Note that return $sorted is inside the if so as to avoid returning an empty
array. If you don't mind returning an empty array put it down the bracket.

And thanks to you. I signed up to the mailing list only two days ago
(although I've been working with PHP for at least 3 years), and you are the
first person I help successfully (or almost). Don't ever regret of asking
problems in the mailing list and always wait about 24 hours for someone to
answer ;-)

There are lots of people from all over the world so if the one helping your
case is in the opposite part of the world and is asleep... it takes time ;-)

Cheers,

Roberto




On Mon, Jun 30, 2008 at 17:38, David Sky <espaiz@xxxxxxxxx> wrote:

Hey Robero,

Thanks for the answer, the none recursion function is a good idea,
although as provided in your example if would only return one
entry from each parent it can get to and it only can get to few,
depends on how the array is sorted.

Basically you can make it work if you would sort the array from
small to high by parent value, but in my case I will get this array
pre-sorted by date, so I can't change the order.

Now, about your other suggestion, yes, it will work without the reference.
I used the reference to avoid creating "local" copies of the array.

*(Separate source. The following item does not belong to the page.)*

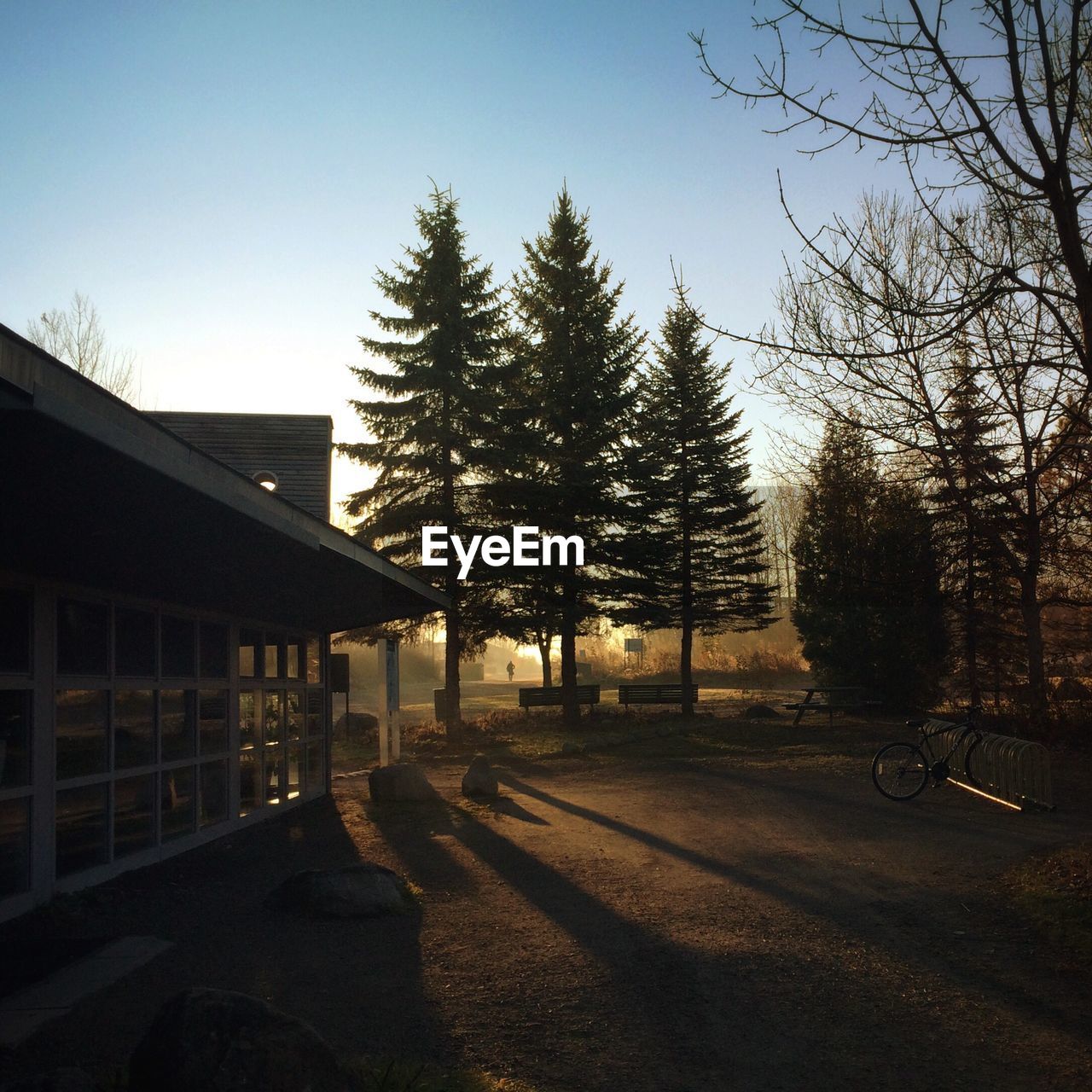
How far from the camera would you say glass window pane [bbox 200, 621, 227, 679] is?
12680 mm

I solved the problem by removing the reference just as you said, but then
there would be to many recursions, so I ended up with this function:

/**
* Recursion
* @array as ( id => parent )
* return array as ( id => level ) maintaining arrays' initial order
*/
function recur($array, &$sorted=array(), $pid=0, $level=0)
{
if(empty($sorted)){$return=true;}else{$return=false;}
foreach($array as $id=>$parent)
{
if($pid===$parent)
{
$sorted[$id]= $level;
unset($array[$id]);
if(in_array($id,$array)){
recur($array, &$sorted, $id, $level+1);
}
}
}
if($return){return $sorted;}
}

Checking with in_array if parent exist in array to make
less runs and saving micro seconds on return... haha.

I couldn't make it any faster, but if anybody can,
please, let me know, I would be happy to know how to.


Thanks Robero, this is first time I'm looking for help in mailing list,
and I was starting to regret writing here, but your reply changed it :)

Thanks!

David.



On Mon, Jun 30, 2008 at 6:36 AM, Roberto Costumero Moreno
<rcostu@xxxxxxxxx> wrote:
That's not the problem. Look that the function is called with &$return,
so
there is a reference to the variable in which the function returns the
value
(if not there would not be an answer...).

Otherwise, i think the problem is in the recursive call inside the
function.
Once you make the unset, you make a recursive call to the function like:

recrusion(&$array, &$return, $id, $level+1);

while I think the problem will be solved if you make the call just like:

recrusion($array, &$return, $id, $level+1);


Notice that the $array variable has not & symbol, so is the variable
itself
and not a reference of it.

Although there is a better and simple solution for that problem (or I
think
something like this should work well):


<?php
function recrusion($array, $return, $pid=0, $level=0){
foreach($array as $id=>$parent){
if( $parent===$pid ){
$return[$id]= $level;
unset($array[$id]); /* remove this to get correct
results */

$level++;
$pid = $id;
}
}
}
$return= array();
$array= array(1=>0,2=>1,3=>2,4=>3,5=>2,6=>2,7=>6,8=>6,9=>0,10=>0);
recrusion($array, &$return);

var_dump( $return );
?>

So you don't make any recursive call, you don't lose too much efficiency
and
it should work well for the whole array.

Try the two solutions above and see whether if any is up to your
problem.


Cheers,

Roberto


On Mon, Jun 30, 2008 at 14:27, Jason Norwood-Young
<jason@xxxxxxxxxxxxxxxxxxx> wrote:

On Sun, 2008-06-29 at 18:25 -0800, David Sky wrote:
Hello everyone!

A couple of days ago I submitted a bug to PHP
http://bugs.php.net/bug.php?id=45385
But I was mistaken, apparently it's not a bug.
And I was "sent" here to get help.

I think you might be forgetting to return $return.